- **PROBLEM TO WORK ON**:
Once the pictures are set aside, reproduce all of the records exactly.

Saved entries
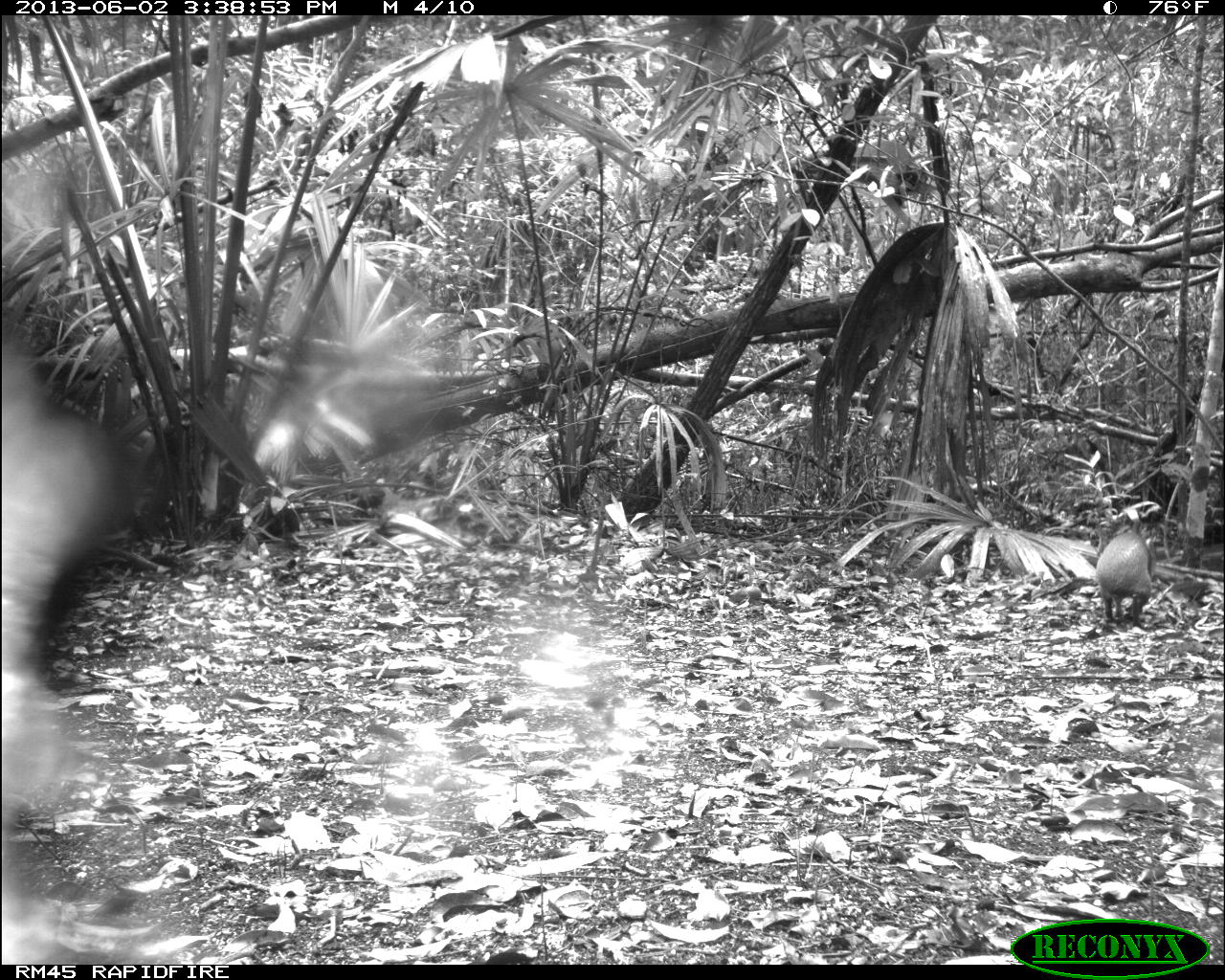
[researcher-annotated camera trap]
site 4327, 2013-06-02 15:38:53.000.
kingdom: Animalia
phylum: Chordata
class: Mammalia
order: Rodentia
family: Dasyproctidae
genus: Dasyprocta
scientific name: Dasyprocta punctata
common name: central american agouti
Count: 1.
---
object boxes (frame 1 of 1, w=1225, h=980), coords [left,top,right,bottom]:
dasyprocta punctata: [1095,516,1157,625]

- **ANSWER SPACE**:
[researcher-annotated camera trap]
site 4327, 2013-06-02 15:38:53.000.
kingdom: Animalia
phylum: Chordata
class: Mammalia
order: Rodentia
family: Dasyproctidae
genus: Dasyprocta
scientific name: Dasyprocta punctata
common name: central american agouti
Count: 1.
---
object boxes (frame 1 of 1, w=1225, h=980), coords [left,top,right,bottom]:
dasyprocta punctata: [1095,516,1157,625]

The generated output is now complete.